Structural modifications of CH(OH)-DAPYs as new HIV-1 non-nucleoside reverse transcriptase inhibitors

Bioorg Med Chem. 2014 Apr 15;22(8):2535-41. doi: 10.1016/j.bmc.2014.02.030.

Zi-Hong Yan ¹, Xia-Yun Huang ¹, Hai-Qiu Wu ¹, Wen-Xue Chen ¹, Qiu-Qin He ², Fen-Er Chen ³, Erik De Clercq ⁴, Christophe Pannecouque ⁴

Affiliations

1 Department of Chemistry, Fudan University, Shanghai 200433, People's Republic of China.
2 Department of Chemistry, Fudan University, Shanghai 200433, People's Republic of China. Electronic address: qqhe@fudan.edu.cn.
3 Department of Chemistry, Fudan University, Shanghai 200433, People's Republic of China; Institute of Biomedical Science, Fudan University, Shanghai 200433, People's Republic of China. Electronic address: rfchen@fudan.edu.cn.
4 Rega Institute for Medical Research, Katholieke Universiteit Leuven, 10 Minderbroedersstraat, B-3000 Leuven, Belgium.

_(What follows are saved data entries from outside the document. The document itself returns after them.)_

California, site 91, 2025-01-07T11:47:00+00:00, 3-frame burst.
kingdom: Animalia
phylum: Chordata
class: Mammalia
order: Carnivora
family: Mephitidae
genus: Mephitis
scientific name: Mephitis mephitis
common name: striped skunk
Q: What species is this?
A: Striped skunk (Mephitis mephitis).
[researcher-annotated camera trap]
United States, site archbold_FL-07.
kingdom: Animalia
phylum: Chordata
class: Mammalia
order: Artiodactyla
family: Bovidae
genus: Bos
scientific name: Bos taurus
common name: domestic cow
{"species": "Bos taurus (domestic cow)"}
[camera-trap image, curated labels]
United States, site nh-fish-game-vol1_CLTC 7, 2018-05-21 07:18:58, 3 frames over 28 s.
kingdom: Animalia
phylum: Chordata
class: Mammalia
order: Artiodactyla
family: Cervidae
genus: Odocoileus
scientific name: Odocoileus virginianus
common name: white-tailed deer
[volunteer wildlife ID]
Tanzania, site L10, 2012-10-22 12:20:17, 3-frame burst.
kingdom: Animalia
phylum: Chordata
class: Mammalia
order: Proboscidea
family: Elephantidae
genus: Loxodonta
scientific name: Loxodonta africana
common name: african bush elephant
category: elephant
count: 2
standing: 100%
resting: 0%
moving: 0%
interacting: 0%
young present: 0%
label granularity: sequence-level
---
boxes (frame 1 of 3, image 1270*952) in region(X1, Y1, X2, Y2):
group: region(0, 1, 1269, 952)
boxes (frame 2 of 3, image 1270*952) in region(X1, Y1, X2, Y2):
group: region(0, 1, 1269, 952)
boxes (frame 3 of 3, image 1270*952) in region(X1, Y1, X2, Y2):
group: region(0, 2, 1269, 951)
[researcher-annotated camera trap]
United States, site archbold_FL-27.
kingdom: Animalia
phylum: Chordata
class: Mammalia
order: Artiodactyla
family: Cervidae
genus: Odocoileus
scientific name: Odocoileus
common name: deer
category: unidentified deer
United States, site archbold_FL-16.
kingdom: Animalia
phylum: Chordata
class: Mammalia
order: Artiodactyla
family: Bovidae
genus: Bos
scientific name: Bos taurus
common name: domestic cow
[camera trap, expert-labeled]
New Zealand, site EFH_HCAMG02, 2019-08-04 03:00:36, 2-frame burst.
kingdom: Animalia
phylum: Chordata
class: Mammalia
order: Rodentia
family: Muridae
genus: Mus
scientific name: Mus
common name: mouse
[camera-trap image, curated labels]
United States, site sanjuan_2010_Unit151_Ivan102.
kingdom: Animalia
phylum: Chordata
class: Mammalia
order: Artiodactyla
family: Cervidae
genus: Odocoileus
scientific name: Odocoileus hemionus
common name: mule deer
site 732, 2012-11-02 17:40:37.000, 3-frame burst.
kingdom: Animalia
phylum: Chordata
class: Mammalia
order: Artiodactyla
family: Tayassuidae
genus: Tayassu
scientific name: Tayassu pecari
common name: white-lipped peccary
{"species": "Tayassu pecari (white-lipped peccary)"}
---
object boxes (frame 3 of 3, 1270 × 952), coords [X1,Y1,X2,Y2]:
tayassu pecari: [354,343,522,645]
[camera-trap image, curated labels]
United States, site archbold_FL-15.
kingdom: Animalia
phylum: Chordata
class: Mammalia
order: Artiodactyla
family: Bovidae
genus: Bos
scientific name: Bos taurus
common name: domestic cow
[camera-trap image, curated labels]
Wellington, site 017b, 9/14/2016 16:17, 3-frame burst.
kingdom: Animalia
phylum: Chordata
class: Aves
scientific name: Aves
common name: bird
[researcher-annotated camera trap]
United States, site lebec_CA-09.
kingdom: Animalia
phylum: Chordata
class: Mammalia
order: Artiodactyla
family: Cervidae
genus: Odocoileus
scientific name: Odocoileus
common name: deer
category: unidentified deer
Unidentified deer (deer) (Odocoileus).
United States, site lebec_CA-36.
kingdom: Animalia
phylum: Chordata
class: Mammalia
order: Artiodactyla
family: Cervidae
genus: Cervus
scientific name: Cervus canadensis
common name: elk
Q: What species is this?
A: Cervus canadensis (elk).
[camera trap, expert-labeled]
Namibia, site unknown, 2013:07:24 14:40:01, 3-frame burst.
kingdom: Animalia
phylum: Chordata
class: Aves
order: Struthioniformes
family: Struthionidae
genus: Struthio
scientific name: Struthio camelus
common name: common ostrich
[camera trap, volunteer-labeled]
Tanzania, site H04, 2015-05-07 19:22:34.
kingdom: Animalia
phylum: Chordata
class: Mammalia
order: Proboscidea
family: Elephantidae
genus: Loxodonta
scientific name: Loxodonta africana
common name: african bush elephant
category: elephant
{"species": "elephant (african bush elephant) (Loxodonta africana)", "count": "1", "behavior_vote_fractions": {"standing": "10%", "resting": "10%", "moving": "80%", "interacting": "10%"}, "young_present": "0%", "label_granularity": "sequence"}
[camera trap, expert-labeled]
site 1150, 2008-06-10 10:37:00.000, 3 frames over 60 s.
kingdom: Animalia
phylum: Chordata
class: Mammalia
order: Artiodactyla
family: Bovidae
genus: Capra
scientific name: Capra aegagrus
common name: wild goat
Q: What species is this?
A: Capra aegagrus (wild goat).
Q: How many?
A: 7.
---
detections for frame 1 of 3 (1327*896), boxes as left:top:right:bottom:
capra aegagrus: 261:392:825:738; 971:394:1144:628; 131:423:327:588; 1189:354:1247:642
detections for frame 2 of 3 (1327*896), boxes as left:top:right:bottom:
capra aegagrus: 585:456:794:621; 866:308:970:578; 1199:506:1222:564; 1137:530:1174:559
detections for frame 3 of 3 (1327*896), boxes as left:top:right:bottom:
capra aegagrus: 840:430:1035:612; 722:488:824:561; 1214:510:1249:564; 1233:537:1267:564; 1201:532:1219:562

PMID: 24680058 DOI: 10.1016/j.bmc.2014.02.030

Abstract

A series of CR2(OH)-diarylpyrimidine derivatives (CR2(OH)-DAPYs) featuring a hydrophobic group at CH(OH) linker between wing I and the central pyrimidine were synthesized and evaluated for their anti-HIV activity in MT-4 cell cultures. All the target compounds except for compound 3k displayed inhibitory activity against HIV-1 wild-type with EC50 values ranging from 7.21±1.99 to 0.067±0.006 μM. Among them, compound 3d showed the most potent anti-HIV-1 activity (EC50=0.067±0.006 μM, SI>592), which was approximately 2-fold more potent than the reference drugs nevirapine (NVP) and delaviridine (DLV) in the same assay. In addition, the binding modes with HIV-1 RT and the preliminary SAR studies of these new derivatives were also investigated.

Keywords

Antiviral activity; Diarylpyrimidine; HIV-1; NNRTIs; SAR.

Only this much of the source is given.